The Awkwardness of Functional Programming
Both Reddit’s main page and programming subreddit includes a popular post “Admitting that functional programming can be awkward.” Each of these subreddits have elicited numerous interesting responses.
In it, James Hague recounts how a semi-successful Mac game he wrote called Bumbler is trivial to write in C, but that a purely functional approach appeared to be barely doable and may well be the wrong paradigm for these types of problems:
What's interesting is that it would be trivial to write this in C. Some incrementing, some conditions, direct calls to sound playing routines and insect spawning functions, reading and writing from a pool of global counters and state variables. For a purely functional approach, I'm sure the data flow could be puzzled out...assuming that everything was all perfectly planned and all the behaviors were defined ahead of time. It's much more difficult to take a pure movement function and say "okay, what I'd like is for this object to gravitationally influence other objects once it has bounced off of the screen edges three times." Doable, yes. As directly implementable as the C equivalent? No way.

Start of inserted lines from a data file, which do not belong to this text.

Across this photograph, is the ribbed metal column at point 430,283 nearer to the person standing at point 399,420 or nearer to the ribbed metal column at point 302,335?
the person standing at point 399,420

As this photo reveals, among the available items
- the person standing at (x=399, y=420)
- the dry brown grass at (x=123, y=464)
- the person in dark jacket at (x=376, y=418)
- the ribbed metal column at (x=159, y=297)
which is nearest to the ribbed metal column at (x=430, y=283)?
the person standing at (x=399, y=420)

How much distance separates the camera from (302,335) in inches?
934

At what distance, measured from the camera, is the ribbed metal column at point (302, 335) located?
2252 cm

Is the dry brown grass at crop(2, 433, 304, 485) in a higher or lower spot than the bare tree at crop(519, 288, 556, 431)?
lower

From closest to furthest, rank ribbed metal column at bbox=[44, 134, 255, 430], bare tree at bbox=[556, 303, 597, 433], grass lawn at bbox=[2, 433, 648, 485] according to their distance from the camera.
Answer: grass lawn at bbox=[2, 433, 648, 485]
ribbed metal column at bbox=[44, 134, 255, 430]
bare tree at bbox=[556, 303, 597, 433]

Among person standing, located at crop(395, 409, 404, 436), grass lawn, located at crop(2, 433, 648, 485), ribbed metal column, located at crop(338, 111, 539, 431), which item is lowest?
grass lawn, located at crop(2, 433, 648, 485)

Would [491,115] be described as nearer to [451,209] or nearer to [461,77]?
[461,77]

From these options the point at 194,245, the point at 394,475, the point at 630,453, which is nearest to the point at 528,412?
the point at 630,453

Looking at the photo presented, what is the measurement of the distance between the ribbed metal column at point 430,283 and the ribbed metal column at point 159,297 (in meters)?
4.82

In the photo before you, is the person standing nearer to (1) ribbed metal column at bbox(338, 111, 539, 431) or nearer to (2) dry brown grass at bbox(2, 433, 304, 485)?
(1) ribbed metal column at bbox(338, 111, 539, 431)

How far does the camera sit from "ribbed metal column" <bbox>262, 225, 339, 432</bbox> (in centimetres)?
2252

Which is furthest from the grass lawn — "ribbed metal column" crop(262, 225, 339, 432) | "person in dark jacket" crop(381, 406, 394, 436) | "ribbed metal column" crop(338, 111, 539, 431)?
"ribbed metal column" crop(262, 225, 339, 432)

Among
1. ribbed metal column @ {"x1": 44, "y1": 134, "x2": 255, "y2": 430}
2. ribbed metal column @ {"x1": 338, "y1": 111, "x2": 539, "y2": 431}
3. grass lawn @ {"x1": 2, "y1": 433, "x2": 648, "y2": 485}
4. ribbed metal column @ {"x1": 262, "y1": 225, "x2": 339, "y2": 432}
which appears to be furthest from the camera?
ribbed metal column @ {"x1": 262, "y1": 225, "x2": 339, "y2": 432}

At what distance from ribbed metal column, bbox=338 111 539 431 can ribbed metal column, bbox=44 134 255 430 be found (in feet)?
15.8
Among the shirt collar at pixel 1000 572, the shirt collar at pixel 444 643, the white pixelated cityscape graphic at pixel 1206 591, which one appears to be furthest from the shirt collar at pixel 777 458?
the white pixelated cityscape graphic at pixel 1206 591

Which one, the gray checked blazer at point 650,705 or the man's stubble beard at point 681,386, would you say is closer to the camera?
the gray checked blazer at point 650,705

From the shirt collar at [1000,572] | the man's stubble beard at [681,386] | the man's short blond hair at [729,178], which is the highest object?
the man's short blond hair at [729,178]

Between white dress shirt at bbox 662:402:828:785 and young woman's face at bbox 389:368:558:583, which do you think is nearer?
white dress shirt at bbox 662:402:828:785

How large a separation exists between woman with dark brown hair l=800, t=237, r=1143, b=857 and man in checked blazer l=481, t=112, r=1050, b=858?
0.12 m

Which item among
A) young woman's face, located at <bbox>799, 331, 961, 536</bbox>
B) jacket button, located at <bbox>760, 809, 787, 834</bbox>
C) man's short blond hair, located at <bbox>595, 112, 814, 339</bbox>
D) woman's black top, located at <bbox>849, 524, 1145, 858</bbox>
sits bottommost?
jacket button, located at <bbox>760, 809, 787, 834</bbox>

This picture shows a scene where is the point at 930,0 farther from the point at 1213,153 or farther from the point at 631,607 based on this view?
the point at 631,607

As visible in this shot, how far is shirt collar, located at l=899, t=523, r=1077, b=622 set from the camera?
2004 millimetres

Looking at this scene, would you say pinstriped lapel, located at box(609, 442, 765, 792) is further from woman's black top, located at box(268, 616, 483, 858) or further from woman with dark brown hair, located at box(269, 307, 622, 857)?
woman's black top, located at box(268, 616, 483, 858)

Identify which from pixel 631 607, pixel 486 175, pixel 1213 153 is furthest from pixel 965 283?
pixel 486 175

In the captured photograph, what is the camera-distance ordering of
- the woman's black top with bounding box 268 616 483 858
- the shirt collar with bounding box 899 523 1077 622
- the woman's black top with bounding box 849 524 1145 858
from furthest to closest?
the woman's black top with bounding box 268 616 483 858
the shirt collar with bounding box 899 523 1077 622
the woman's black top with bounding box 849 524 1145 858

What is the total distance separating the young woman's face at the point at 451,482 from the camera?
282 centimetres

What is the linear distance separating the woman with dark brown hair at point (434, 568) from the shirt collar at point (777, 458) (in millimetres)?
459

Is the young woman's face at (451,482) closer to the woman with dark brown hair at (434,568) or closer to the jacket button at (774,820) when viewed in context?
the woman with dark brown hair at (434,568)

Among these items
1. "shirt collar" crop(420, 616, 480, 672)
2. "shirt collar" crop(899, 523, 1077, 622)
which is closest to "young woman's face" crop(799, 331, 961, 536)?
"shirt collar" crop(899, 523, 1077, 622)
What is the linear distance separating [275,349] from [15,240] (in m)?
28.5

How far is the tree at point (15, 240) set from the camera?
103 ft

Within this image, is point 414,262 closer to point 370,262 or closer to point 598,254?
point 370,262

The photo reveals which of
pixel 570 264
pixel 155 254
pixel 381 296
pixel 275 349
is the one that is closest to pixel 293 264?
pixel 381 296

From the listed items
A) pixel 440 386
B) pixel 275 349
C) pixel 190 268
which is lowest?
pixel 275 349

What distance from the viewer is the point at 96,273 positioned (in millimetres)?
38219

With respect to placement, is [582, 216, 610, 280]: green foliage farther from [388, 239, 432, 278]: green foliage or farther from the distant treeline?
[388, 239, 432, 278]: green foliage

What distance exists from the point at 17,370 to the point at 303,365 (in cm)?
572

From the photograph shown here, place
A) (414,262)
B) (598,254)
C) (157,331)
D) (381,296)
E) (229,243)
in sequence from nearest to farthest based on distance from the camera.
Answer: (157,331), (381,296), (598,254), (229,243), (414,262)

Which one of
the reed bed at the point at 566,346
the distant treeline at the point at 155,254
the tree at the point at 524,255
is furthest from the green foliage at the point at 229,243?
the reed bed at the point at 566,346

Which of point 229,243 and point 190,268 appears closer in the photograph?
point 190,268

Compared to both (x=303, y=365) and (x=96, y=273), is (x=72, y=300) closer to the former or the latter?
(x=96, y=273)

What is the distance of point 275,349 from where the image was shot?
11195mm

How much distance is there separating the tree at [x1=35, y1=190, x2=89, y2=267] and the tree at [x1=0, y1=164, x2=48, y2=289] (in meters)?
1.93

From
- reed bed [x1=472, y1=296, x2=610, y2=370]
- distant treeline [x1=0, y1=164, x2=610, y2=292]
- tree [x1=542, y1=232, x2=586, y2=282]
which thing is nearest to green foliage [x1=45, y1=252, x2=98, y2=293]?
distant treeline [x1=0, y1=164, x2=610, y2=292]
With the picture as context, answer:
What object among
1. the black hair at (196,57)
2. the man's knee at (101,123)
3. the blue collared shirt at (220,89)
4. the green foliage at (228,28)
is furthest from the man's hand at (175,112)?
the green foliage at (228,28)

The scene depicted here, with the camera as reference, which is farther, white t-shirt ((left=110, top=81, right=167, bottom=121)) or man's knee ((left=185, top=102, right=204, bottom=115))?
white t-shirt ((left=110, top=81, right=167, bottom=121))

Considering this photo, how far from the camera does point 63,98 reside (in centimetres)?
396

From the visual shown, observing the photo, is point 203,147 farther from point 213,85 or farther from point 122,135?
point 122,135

That's one option: to admit that functional programming is the wrong paradigm for some types of problems. Fair enough. I'd put money on that. But it also may be that almost no one has been thinking about problems like this, that functional programming attracts purists and enamored students. In the game example above, some of the issues are solvable, they just need different approaches. Other issues I don't know how to solve, or at least I don't have solutions that are as straightforward as writing sequential C. And there you go...I'm admitting that functional programming is awkward in some cases. It's also extremely useful in others.
It’s not always obvious, perhaps because people often continue to think imperatively when finding an functional approach. Rather than thinking that functional programming is not very compatible with game development, there might be a radically different way of thinking about a problem. I have encountered one computer engineering thesis called “Functional Programming and 3D Games” which specifically deals with the topic.
I have been in a similar situation a few times, but I have always been able to come up with an elegant, often unexpected, solution after thinking about the problem from a high level.
In a functional pearl paper on the Zipper data structure, Gerard Huet writes about the apparent unsuitability of functional approach to many data structures, but then he proposed a new functional data structure called the Zipper to rectify these problems:
The main drawback to the purely applicative paradigm of programming is that many efficient algorithms use destructive operations in data structures such as bit vectors or character arrays or other mutable hierarchical classification structures, which are not immediately modeled as purely applicative data structures. A well known solution to this problem is called functional arrays (Paulson, 1991). For trees, this amounts to modifying an occurrence in a tree non-destructively by copying its path from the root of the tree. This is considered tolerable when the data structure is just an object local to some algorithm, the cost being logarithmic compared to the naive solution which copies all the tree. But when the data structure represents some global context, such as the buffer of a text editor, or the database of axioms and lemmas in a proof system, this technique is prohibitive. In this note, we explain a simple solution where tree editing is completely local, the handle on the data not being the original root of the tree, but rather the current position in the tree.
One of his examples of a tricky data structure—the database of axioms and lemmas in a proof system—hit close to home. I was trying to move my proof system to a more functional approach, which would offer me numerous benefits including immutability, automatic support for backtracking and shared copies as well as easy inclusion inside any other data structure. I did come up with a solution by utilizing a binary tree implementation with filters at each node, aggregated from each of the child nodes. These filters allow me to perform an arbitrary search in an efficient divide-and-conquer manner, whereby a subtree in which no child contains a desired property is left unexplored. It was faster and more light-weight than my previous imperative attempts, and also simpler, because I no longer needed to maintain and synchronize a separate data structure for indexing.